Image-based spatial reasoning data
-- Begin --

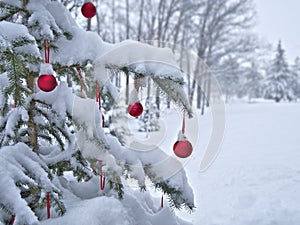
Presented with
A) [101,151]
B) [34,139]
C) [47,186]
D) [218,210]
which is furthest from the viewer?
[218,210]

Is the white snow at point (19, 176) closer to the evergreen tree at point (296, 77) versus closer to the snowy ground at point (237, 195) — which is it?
the snowy ground at point (237, 195)

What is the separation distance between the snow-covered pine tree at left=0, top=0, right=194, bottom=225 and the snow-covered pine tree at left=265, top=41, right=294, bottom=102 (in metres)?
36.8

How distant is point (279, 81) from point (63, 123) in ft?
124

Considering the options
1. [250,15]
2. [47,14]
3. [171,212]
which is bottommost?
[171,212]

-- End --

**Task:**
Render the material above as a JSON list of strings, one string per line. Omit blank lines and the pictures.

**Task output:**
[
  "Presented with",
  "A) [101,151]",
  "B) [34,139]",
  "C) [47,186]",
  "D) [218,210]",
  "which is furthest from the viewer?",
  "[218,210]",
  "Is the white snow at point (19, 176) closer to the evergreen tree at point (296, 77) versus closer to the snowy ground at point (237, 195) — which is it?",
  "the snowy ground at point (237, 195)",
  "What is the separation distance between the snow-covered pine tree at left=0, top=0, right=194, bottom=225 and the snow-covered pine tree at left=265, top=41, right=294, bottom=102 (in metres)?",
  "36.8",
  "How distant is point (279, 81) from point (63, 123) in ft?",
  "124",
  "Considering the options",
  "1. [250,15]",
  "2. [47,14]",
  "3. [171,212]",
  "which is bottommost?",
  "[171,212]"
]